A Practical Look at the First Week
Decisiones concretas y límites reales al poner en marcha un nuevo corredor de cabotaje federal.
La primera semana de operación de una ruta regional siempre deja lecciones que no aparecen en los manuales. En este caso, el foco estuvo en la coordinación entre la torre de control, los servicios de rampa y el equipo de meteorología, porque el corredor patagónico exige respuestas rápidas cuando el viento cruza la pista.

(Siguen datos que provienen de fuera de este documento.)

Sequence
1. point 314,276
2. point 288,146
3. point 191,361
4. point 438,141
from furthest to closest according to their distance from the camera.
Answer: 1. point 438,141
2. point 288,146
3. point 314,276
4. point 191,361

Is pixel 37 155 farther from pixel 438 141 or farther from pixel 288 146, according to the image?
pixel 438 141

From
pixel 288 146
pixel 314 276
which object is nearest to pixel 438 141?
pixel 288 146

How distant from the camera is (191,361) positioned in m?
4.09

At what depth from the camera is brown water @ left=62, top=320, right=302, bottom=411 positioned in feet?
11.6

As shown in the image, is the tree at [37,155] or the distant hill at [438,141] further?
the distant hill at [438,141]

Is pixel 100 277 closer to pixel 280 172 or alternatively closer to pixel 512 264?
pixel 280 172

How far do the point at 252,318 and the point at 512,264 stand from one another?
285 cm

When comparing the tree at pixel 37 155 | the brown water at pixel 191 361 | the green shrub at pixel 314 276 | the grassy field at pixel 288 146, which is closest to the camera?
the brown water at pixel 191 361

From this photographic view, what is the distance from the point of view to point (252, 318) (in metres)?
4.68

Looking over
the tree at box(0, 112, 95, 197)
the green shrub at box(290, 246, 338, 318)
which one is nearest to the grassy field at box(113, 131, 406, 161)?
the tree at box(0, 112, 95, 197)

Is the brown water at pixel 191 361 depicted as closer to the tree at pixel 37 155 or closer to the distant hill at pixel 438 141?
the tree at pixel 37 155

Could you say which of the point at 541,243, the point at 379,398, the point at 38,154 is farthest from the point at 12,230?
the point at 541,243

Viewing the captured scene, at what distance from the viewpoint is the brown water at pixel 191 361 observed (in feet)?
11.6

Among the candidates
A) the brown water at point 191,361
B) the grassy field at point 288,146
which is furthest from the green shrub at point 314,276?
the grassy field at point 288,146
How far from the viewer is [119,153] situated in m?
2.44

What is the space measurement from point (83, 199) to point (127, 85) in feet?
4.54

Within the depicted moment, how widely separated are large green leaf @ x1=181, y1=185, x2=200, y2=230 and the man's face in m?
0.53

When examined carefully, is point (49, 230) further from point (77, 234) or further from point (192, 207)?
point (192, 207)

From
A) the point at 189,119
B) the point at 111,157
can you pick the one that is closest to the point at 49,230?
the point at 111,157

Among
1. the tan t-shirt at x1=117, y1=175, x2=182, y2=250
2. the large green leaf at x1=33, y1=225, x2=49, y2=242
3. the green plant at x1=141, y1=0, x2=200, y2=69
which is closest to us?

El punto más discutido fue el uso de los datos del radar meteorológico de INVAP para decidir desvíos. No se trata de una herramienta teórica: los controladores necesitan saber con qué antelación pueden avisar a una tripulación y qué alternativas reales existen a 200 kilómetros. Esa conversación ocupó más tiempo que cualquier otra en la sala de operaciones.
También aparecieron decisiones de infraestructura que parecen menores pero condicionan todo: la iluminación de la calle de rodaje, el ancho de la plataforma para dos aeronaves de fuselaje angosto y el horario de apertura de la terminal de carga. Cada una de estas variables define si la ruta es viable o solo un anuncio.
La conclusión de la semana no fue un número de pasajeros, sino un criterio: antes de ampliar frecuencias, hay que estabilizar el protocolo de contingencia meteorológica. Ese es el siguiente paso que el equipo va a revisar con la administración aeroportuaria y con los despachadores de las aerolíneas que operan el tramo.